In this paper, we make the first effort towards addressing the challenge of switching costs in adversarial RL. First, we provide a lower bound that shows that the best achieved regret in static RL with switching costs (as well as adversarial RL without switching costs) is no longer achievable. In addition, we characterize precisely the new trade-off between the loss regret and switching costs, which shows that the adversarial nature of RL necessarily requires more switches to achieve a low loss regret.
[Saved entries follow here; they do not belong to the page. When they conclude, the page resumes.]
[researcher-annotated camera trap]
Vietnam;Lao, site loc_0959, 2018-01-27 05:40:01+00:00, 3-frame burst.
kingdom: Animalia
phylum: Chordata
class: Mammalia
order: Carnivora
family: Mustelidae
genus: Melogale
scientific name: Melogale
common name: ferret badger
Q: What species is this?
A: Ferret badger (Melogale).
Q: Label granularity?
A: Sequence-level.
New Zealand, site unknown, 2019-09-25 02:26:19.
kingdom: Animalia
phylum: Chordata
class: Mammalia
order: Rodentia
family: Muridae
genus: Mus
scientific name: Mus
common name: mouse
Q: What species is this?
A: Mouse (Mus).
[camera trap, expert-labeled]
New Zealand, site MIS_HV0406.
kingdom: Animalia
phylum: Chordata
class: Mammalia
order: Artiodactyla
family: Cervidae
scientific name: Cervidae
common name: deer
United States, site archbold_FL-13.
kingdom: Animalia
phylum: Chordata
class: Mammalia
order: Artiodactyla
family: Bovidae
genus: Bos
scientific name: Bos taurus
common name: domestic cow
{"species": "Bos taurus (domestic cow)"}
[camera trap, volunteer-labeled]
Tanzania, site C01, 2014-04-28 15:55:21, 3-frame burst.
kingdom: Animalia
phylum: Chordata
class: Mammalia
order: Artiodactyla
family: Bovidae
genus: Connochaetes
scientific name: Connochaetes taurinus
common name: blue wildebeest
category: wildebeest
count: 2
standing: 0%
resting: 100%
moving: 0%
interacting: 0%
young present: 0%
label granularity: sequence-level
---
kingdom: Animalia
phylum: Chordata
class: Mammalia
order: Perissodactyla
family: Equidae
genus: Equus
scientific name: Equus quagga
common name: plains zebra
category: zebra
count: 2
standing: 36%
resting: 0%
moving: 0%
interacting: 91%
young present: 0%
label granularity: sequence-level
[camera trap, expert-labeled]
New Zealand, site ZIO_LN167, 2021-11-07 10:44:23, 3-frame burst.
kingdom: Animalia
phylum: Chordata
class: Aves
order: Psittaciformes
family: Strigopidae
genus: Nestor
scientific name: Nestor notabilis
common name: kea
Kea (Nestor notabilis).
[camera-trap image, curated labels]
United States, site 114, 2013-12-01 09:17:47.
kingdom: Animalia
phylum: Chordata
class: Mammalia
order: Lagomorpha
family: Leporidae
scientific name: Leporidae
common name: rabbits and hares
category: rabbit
Moreover, we propose two novel switching-reduced algorithms with regrets that match our lower bound when the transition function is known, and match our lower bound within a small factor of $\tilde{O}(H^{1/3})$ when the transition function is unknown.

Several future directions are worth pursuing. First, it is important to study adversarial RL with switching costs in linear and more general MDP settings. Another interesting future work is to extend our study to the dynamic regret, which allows the optimal policy to change over time.